Schools across Minnesota adjust amidst pandemic

Gov. Tim Walz holds student press summit


Used with permission Nikolas Liepins

Gov. Tim Walz held a press conference with 10 student journalist from across Minnesota Oct. 2. Walz was asked about hybrid learning, a COVID-19 vaccine and voter suppression.

Talia Lissauer

While current students are learning in unprecedented ways and trying to adjust to life during a pandemic, Gov. Tim Walz said it’s important for students to remember that they can contribute to the reshaping of the pandemic.

I hope that people in Minnesota are seeing that our young people are not preparing to live your lives — you are living your lives right now,” Walz said. “You are part of this response … and this will shape your life experience.“

Although districts across Minnesota are already returning to hybrid or in-person learning without a vaccine, Minnesota Department of Health infectious disease director Kris Ehresmann said Minnesota will look for federal guidance when determining how students and teachers will come into play when a vaccine is available. 

“The teachers are obviously a really important group both because of the role that schools play in our society and the importance of education, so we’ll look to see what the federal government tells us about that,” Ehresmann said.

Senior Sophie Yakes said she is disappointed that she will not have a traditional senior year, however, she said it’s important to take precautions like masks and practicing social distancing to ensure the safety of everyone.

“Returning with masks is the safest thing to do and all the other things of course.
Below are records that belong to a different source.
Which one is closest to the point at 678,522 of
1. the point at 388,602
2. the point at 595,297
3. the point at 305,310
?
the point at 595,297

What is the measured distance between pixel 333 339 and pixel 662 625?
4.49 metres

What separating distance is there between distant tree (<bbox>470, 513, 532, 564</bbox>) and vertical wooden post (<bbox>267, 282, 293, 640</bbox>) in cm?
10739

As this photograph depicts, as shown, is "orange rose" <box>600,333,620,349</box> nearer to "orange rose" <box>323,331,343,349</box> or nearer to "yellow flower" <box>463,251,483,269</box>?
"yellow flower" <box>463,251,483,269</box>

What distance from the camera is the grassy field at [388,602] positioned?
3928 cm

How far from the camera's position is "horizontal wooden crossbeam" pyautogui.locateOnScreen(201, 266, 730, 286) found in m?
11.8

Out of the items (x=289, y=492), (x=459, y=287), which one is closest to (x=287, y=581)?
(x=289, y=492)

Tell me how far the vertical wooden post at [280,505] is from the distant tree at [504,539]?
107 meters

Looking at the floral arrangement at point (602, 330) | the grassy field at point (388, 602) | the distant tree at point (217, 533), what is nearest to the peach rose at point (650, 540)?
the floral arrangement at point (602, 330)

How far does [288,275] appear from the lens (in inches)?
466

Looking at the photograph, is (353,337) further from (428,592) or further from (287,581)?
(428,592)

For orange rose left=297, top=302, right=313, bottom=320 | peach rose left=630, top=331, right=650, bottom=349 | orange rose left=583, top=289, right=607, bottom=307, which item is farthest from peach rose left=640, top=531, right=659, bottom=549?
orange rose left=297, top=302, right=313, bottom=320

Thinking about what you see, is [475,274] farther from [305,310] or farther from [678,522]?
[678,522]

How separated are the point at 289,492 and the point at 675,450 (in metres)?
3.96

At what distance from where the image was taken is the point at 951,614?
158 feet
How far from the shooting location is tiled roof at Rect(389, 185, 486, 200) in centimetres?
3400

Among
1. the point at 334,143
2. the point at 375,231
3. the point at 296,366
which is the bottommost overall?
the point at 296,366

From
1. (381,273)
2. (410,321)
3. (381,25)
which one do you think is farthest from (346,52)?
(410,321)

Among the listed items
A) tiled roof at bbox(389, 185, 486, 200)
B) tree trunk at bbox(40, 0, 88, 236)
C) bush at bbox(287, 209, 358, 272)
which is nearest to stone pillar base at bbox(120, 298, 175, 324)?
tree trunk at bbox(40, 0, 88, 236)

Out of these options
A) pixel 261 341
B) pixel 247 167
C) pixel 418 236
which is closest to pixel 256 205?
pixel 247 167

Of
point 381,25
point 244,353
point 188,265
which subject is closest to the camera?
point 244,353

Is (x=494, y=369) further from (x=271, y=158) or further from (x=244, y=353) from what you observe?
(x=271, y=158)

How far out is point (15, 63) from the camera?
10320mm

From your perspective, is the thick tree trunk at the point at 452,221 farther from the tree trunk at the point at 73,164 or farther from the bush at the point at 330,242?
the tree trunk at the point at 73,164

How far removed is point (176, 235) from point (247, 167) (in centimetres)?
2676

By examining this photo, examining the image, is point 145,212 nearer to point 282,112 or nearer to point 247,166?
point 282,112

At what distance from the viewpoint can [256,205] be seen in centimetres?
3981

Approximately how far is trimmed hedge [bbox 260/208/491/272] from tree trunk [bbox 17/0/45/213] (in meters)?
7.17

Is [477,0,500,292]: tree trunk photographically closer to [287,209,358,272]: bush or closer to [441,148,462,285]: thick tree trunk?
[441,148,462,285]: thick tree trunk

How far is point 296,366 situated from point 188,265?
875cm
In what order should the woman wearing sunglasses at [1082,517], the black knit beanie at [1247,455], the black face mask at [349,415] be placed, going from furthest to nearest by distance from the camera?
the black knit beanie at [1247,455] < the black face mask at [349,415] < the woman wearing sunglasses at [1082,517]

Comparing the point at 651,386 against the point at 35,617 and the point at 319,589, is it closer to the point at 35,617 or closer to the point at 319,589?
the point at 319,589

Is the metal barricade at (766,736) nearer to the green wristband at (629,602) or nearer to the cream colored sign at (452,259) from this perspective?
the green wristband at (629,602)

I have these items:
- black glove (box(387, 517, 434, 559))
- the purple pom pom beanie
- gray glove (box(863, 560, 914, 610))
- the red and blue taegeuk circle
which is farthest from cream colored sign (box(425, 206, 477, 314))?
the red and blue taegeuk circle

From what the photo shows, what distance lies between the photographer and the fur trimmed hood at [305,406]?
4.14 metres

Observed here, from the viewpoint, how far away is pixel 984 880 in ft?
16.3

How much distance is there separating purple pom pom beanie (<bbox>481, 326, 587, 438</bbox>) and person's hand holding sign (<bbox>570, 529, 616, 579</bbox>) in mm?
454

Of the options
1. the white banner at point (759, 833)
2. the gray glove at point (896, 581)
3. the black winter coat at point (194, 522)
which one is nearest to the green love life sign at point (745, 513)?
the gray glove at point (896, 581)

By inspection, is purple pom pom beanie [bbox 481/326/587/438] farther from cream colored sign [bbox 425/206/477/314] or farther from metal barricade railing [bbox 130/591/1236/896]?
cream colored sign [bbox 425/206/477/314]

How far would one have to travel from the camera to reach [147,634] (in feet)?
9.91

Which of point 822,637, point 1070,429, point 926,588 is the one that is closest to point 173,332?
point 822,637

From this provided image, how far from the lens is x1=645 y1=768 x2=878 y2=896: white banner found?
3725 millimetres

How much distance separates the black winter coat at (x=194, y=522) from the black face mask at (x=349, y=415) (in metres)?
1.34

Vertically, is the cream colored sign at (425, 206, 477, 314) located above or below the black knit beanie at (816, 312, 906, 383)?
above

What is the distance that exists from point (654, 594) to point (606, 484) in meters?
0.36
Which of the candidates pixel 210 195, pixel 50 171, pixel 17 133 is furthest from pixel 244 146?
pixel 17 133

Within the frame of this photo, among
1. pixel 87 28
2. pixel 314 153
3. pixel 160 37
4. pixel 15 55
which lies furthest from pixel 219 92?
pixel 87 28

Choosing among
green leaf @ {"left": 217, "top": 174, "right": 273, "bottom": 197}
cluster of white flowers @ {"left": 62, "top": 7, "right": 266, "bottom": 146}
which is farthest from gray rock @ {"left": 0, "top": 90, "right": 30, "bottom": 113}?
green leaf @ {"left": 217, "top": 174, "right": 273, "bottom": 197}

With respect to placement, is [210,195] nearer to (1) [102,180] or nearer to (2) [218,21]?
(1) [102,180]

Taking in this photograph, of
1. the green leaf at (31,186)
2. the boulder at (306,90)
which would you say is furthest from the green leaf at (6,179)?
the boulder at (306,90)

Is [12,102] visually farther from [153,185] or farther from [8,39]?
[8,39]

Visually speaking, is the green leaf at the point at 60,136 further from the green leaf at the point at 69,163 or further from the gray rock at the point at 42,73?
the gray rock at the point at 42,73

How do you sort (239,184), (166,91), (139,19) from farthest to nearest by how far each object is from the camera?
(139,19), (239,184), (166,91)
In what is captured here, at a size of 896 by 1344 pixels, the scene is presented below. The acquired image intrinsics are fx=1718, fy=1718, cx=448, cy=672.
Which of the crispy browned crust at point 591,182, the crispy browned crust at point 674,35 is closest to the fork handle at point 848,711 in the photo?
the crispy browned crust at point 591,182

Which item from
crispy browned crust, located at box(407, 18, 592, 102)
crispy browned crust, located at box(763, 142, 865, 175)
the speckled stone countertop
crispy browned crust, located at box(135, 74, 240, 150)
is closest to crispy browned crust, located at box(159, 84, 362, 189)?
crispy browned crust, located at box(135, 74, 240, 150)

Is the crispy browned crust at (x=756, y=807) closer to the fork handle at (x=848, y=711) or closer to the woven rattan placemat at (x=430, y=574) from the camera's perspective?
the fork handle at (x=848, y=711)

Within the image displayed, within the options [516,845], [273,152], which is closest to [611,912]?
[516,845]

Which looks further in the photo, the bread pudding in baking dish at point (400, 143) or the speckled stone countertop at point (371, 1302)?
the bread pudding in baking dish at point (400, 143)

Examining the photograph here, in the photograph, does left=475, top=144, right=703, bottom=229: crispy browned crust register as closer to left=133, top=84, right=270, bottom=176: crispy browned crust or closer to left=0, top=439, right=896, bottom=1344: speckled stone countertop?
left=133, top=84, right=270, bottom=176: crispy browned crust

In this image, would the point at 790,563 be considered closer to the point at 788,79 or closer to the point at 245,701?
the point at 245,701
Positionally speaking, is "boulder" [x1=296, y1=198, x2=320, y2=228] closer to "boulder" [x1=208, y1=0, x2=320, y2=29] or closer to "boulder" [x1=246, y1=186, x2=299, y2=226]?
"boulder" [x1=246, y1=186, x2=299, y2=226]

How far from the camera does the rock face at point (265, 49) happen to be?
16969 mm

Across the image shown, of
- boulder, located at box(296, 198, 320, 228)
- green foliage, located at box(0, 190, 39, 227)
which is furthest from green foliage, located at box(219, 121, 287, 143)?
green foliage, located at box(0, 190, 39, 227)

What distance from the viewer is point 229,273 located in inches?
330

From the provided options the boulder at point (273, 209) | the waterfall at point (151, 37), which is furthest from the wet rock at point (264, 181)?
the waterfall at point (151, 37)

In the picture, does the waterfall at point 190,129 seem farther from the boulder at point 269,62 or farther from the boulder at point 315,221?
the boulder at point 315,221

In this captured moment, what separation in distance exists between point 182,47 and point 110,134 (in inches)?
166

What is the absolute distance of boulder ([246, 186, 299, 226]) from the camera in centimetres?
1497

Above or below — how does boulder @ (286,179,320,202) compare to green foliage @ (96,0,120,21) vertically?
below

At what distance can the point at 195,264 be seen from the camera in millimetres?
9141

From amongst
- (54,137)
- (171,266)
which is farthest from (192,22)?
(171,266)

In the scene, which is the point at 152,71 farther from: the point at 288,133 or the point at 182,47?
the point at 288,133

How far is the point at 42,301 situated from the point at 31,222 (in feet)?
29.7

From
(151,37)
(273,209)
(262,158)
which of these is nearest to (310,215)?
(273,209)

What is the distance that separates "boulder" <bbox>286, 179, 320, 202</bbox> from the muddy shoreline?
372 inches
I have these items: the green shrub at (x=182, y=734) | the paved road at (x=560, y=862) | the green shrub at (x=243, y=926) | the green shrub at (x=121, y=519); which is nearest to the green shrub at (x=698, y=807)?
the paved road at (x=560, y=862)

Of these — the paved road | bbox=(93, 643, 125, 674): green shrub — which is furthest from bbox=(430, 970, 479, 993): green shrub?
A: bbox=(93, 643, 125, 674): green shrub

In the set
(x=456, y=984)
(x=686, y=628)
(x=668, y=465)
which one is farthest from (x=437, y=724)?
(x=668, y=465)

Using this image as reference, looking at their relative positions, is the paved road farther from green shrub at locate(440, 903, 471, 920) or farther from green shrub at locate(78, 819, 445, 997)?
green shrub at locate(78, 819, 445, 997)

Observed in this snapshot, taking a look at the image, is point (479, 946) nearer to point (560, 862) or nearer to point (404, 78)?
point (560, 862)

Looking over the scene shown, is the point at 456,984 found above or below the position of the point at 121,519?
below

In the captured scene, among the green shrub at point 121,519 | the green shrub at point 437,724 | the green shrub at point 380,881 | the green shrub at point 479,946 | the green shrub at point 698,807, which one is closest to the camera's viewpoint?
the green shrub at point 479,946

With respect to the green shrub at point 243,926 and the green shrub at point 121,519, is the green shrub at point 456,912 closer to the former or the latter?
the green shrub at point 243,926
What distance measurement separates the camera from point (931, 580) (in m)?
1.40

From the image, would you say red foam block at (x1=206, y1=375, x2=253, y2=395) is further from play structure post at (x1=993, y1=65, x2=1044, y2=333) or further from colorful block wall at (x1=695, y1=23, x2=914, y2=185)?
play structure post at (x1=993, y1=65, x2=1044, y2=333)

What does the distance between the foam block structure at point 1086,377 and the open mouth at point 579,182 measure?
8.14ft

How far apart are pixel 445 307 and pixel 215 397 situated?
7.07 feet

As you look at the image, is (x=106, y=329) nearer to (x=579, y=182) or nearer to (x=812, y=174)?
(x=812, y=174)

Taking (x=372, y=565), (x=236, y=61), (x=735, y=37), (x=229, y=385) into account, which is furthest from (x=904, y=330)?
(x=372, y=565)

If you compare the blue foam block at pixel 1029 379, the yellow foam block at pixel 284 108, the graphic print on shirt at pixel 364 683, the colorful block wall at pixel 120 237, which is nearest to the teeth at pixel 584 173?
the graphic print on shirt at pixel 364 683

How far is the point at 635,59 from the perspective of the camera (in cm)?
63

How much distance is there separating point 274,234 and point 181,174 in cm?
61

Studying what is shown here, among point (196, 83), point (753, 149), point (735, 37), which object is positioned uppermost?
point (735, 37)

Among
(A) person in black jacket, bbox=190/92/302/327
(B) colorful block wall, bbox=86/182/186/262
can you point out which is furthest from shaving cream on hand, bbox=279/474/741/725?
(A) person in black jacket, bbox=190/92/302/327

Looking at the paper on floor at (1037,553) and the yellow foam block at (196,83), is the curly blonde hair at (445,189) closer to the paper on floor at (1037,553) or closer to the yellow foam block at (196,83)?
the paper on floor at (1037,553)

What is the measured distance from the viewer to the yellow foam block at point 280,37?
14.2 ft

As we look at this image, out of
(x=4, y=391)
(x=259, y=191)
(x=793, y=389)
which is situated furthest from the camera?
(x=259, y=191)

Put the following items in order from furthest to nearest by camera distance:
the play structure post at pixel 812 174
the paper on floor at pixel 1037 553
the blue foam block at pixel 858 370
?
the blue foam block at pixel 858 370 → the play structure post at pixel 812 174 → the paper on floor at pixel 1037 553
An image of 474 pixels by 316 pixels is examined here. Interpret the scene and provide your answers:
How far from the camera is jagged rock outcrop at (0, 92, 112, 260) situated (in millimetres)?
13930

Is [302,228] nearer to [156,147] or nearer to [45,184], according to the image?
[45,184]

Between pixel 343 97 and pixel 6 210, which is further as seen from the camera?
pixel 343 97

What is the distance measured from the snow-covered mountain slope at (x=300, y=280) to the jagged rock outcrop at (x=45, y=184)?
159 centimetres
It’s a little disappointing because at least for all the seniors, we would really appreciate having a normal senior year and being able to do all the fun stuff that we would normally be able to do,” Yakes said. “But we have to do what we have to do to make sure that everybody remains safe.”

When it comes to getting students back into schools, it is important for everyone to understand that what has been normal in the past is not normal in 2020, according to deputy commissioner of the Minnesota Department of Education Heather Mueller.

“The 2020-2021 school year is not the same as every other school year. Each of you are experiencing it vastly differently, and quite frankly, as adults, we’ve never experienced it the way you’re experiencing it now,” Mueller said.

While Yakes believes it is safest to wait for a vaccine before returning to school, she said beginning to transition to a hybrid model may be best for educational purposes.

“Starting to do some hybrid (school) and looking at different schools and seeing what they’re doing and how their results are looking,” Yakes said. “The safest possible thing to do would be (to) wait for a vaccine, but that doesn’t seem realistic with how people learn.”

In order to ensure COVID-19 stays out of schools, Ehresmann said she believes schools will not get to a point this year where masks will not be necessary. 

“I don’t know that this year is going to be coming back without masks,” Ehresmann said. “Not only do we want it to be eradicated in our schools so that you can come back, but we also have to keep it out.” 

Although students may be tempted to focus on the future, Walz said he wants students to understand that the experiences they are gaining right now will have an effect on the rest of their lives. 

”We should take away from this as you are going to come out of your high school experience and this year with experiences that no one else has ever had,” Walz said.